Parti Quebecois leadership candidate Jean-Francois Lisée says he is being attacked because of his proposals about immigration and identity.

On Monday Lisée called for Quebec to have the "best immigration possible" and listing three apparently preferred European countries: France, Belgium and Spain.

Of course that led to a kerfuffle with critics saying Lisée wanted to create two classe of immigrants, and Lisée saying he was misinterpreted.

"I talked about Shanghai, Bamako, Tangiers, Santiago. I mean, what else is to be said?" said Lisée.

Provincial Immigration Minister Kathleen Weil was having none of it.

"People don't usually discriminate in their comments -- certainly not here in parliament -- about the origin of somebody, and who's a better immigrant than another," Weil said.

PQ MNA Maka Kotto, the only member of a visible minority in the PQ caucus and an immigrant from Cameroon took shots at Lisée.

"If I understand correctly, I'm a second-class immigrant," he wrote.

 

 

Kotto is backing Lisée's leadership rival, Alexandre Cloutier.

On Tuesday Lisée said his critics were twisting what he said.

"If Minister Weil and Liberals and others choose to distort my words to go on with this campaign of demonizing my candidacy -- or others who want to have a responsible discussion on making immigration a success -- that's their problem," said Lisée.

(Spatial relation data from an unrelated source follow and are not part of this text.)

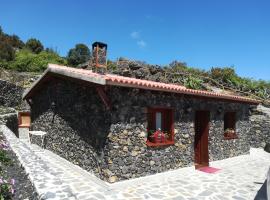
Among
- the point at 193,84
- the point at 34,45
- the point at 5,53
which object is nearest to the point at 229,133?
the point at 193,84

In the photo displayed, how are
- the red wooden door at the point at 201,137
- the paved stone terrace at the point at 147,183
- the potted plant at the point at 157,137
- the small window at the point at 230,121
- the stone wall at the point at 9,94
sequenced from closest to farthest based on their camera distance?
the paved stone terrace at the point at 147,183
the potted plant at the point at 157,137
the red wooden door at the point at 201,137
the small window at the point at 230,121
the stone wall at the point at 9,94

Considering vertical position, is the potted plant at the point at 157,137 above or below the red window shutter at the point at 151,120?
below

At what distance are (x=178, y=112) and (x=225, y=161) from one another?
410cm

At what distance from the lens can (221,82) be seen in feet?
92.9

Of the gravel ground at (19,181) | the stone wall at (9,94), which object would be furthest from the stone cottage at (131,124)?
the stone wall at (9,94)

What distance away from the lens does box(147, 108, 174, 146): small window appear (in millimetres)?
10199

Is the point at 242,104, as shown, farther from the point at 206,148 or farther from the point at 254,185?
the point at 254,185

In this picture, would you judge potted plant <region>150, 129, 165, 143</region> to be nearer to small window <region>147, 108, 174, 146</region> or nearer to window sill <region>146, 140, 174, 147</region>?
small window <region>147, 108, 174, 146</region>

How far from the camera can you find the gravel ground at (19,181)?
514 centimetres

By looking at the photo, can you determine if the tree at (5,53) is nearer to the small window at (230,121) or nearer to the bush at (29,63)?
the bush at (29,63)

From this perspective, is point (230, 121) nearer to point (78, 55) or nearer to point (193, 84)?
point (193, 84)

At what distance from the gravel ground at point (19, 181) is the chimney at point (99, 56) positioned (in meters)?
4.80

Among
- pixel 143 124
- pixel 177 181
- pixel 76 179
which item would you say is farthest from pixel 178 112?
pixel 76 179

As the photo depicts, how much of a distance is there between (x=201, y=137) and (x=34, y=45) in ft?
155
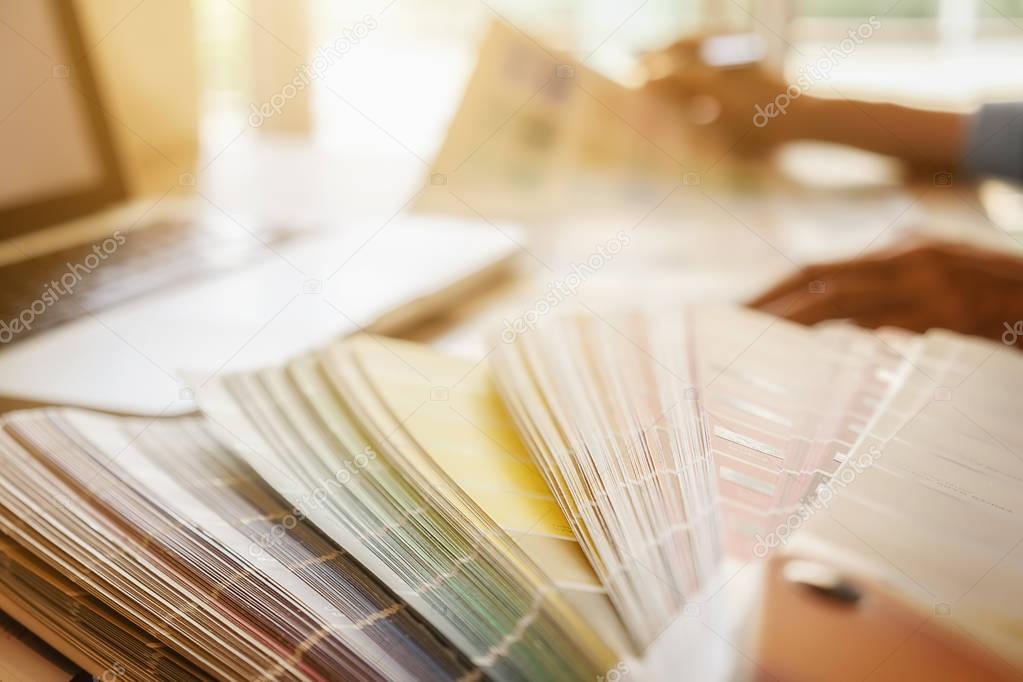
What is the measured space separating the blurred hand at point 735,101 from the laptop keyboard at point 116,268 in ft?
2.47

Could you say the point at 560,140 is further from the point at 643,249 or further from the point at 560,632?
the point at 560,632

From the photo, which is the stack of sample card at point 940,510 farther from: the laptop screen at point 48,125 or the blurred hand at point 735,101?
the blurred hand at point 735,101

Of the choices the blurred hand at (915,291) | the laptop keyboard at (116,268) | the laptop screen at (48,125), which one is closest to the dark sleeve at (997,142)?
the blurred hand at (915,291)

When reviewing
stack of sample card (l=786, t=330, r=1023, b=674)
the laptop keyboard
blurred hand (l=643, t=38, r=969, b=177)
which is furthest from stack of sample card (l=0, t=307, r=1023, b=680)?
blurred hand (l=643, t=38, r=969, b=177)

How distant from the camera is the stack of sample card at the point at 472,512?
29 cm

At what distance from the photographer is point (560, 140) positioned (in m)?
1.20

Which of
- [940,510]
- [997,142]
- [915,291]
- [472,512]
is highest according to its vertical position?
[997,142]

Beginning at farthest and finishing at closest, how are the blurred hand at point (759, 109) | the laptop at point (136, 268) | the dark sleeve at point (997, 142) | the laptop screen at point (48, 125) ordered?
the blurred hand at point (759, 109), the dark sleeve at point (997, 142), the laptop screen at point (48, 125), the laptop at point (136, 268)

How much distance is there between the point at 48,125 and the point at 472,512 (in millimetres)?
609

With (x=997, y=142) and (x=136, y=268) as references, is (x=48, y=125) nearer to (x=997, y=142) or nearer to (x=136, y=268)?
(x=136, y=268)

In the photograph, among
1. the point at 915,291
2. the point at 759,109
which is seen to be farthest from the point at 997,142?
the point at 915,291

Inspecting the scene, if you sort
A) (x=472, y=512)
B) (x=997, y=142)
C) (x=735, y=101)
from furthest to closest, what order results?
(x=735, y=101), (x=997, y=142), (x=472, y=512)

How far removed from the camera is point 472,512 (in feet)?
1.11

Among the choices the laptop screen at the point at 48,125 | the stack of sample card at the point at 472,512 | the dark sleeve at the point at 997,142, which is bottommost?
the stack of sample card at the point at 472,512
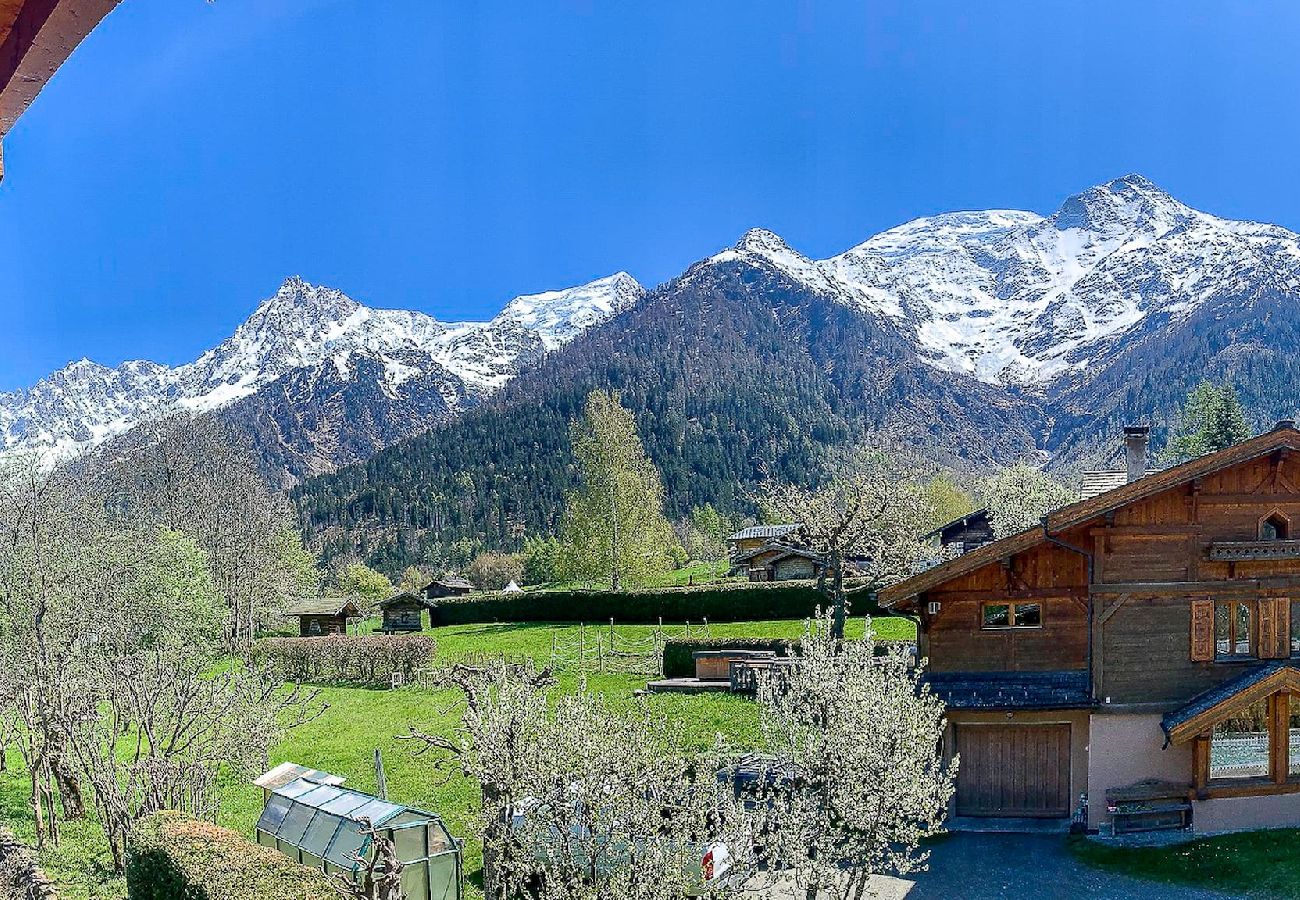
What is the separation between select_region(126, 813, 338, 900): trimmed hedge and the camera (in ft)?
43.0

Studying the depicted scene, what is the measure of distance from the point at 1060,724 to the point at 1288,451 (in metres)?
8.55

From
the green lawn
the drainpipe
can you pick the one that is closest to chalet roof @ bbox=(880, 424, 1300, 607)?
the drainpipe

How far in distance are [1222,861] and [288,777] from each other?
20.5 m

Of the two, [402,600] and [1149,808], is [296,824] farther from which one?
[402,600]

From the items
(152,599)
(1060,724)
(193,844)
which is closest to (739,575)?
(152,599)

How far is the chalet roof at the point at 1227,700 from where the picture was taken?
68.0ft

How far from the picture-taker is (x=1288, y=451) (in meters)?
21.9

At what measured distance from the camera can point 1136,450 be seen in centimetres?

The leadership candidate said earlier this year he believes Quebec's immigration levels are too high, and the province should accept only 30,000 people annually.

He also wants Quebec to do more to help immigrants integrate, a move that Coalition Avenir Quebec leader Francois Legault supports.

"In order that they be happy and we be happy, we need to have a better integration and I think right now it's too much at 50,000 to have a good integration," said Legault.